• _MATERIAL PROVIDED_
______
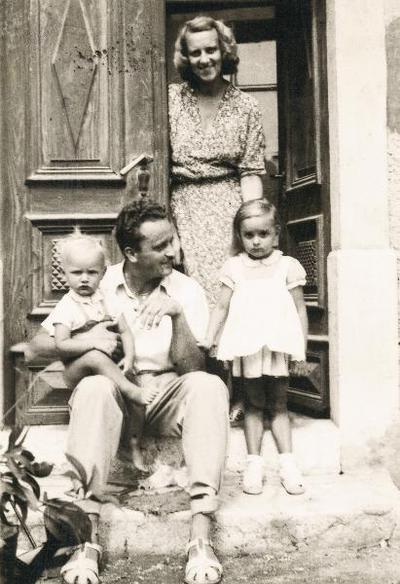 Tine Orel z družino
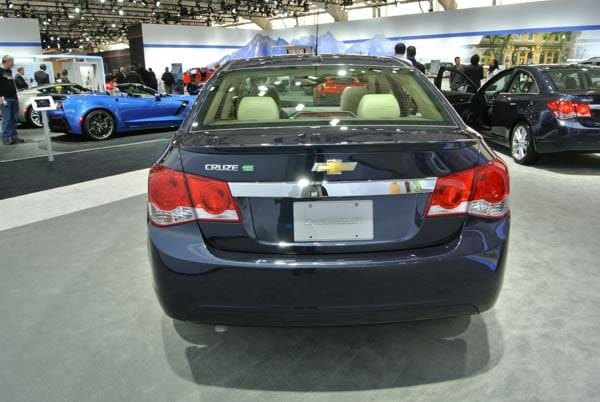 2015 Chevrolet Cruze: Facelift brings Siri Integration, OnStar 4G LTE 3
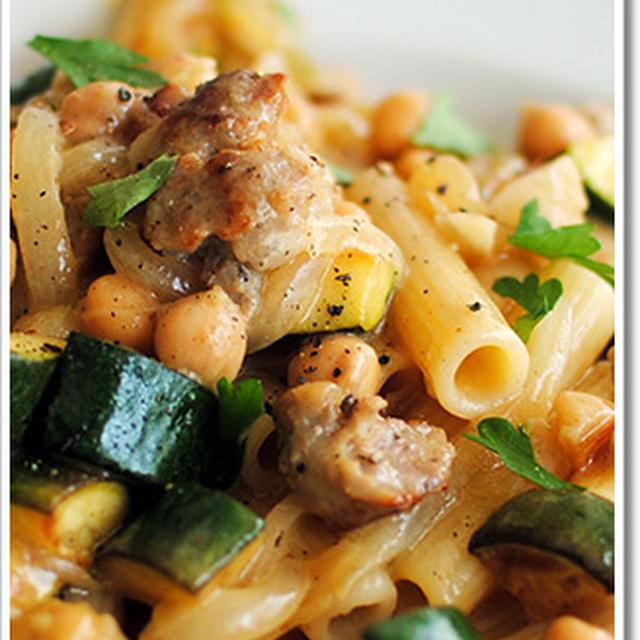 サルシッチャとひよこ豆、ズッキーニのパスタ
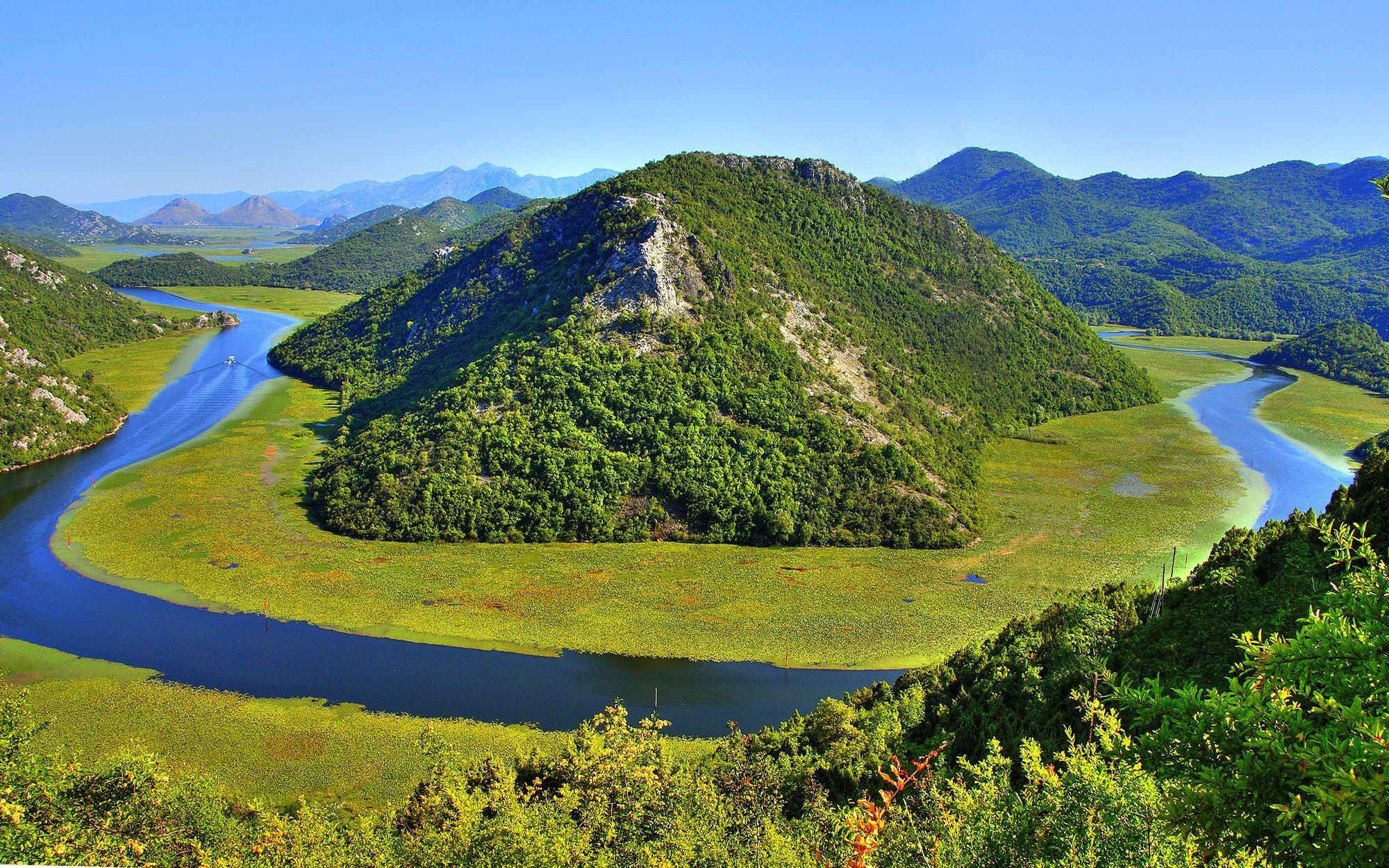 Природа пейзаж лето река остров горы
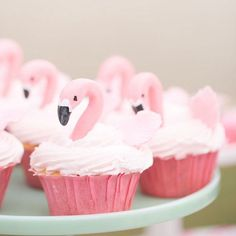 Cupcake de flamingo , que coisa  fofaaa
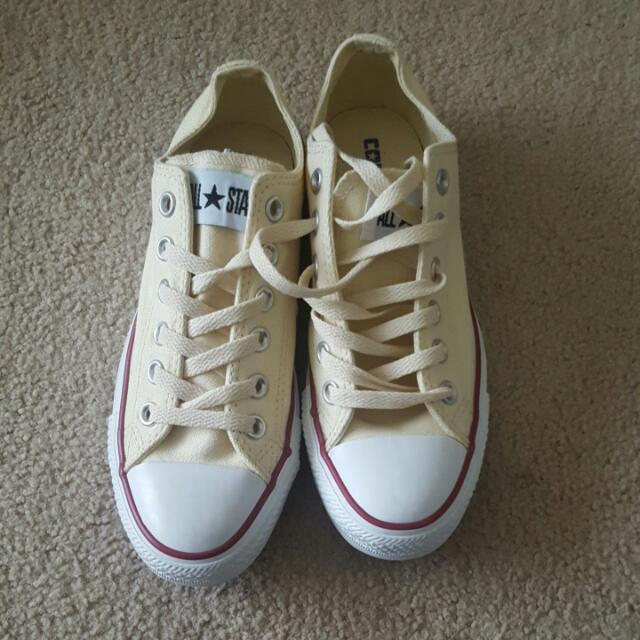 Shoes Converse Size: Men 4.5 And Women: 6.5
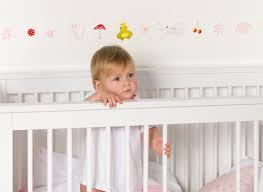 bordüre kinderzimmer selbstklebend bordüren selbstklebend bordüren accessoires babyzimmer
______
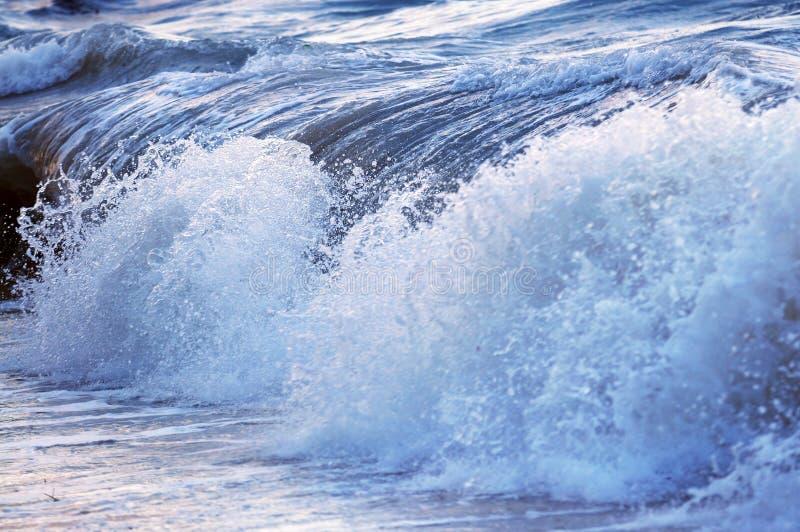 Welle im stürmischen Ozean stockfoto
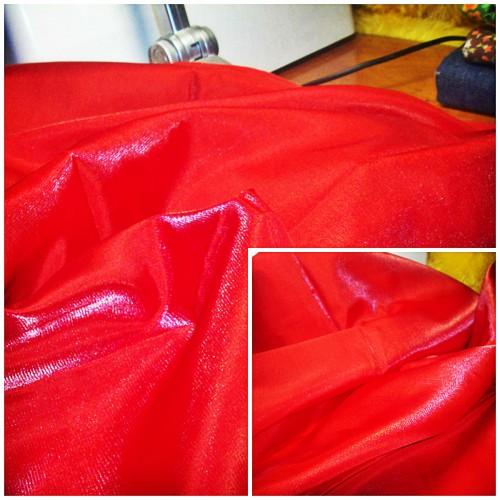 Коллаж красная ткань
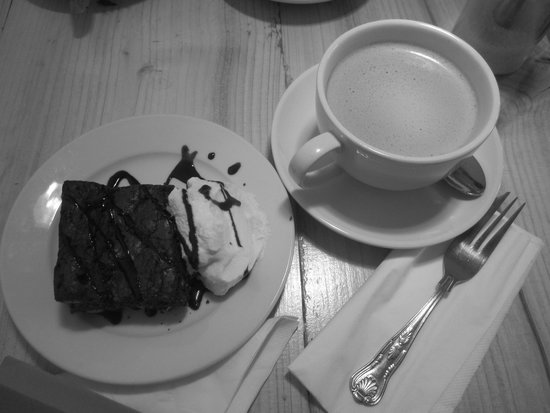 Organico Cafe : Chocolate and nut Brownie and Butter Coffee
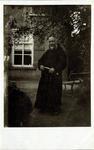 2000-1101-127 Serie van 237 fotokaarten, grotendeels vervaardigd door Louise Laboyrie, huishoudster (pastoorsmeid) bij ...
______
Among the entries above, locate the line with "サルシッチャとひよこ豆、ズッキーニのパスタ" and the line with "bordüre kinderzimmer selbstklebend". Give those two lines and all lines between them again, exactly, leaving out the pictures.

 サルシッチャとひよこ豆、ズッキーニのパスタ
 Природа пейзаж лето река остров горы
 Cupcake de flamingo , que coisa  fofaaa
 Shoes Converse Size: Men 4.5 And Women: 6.5
 bordüre kinderzimmer selbstklebend bordüren selbstklebend bordüren accessoires babyzimmer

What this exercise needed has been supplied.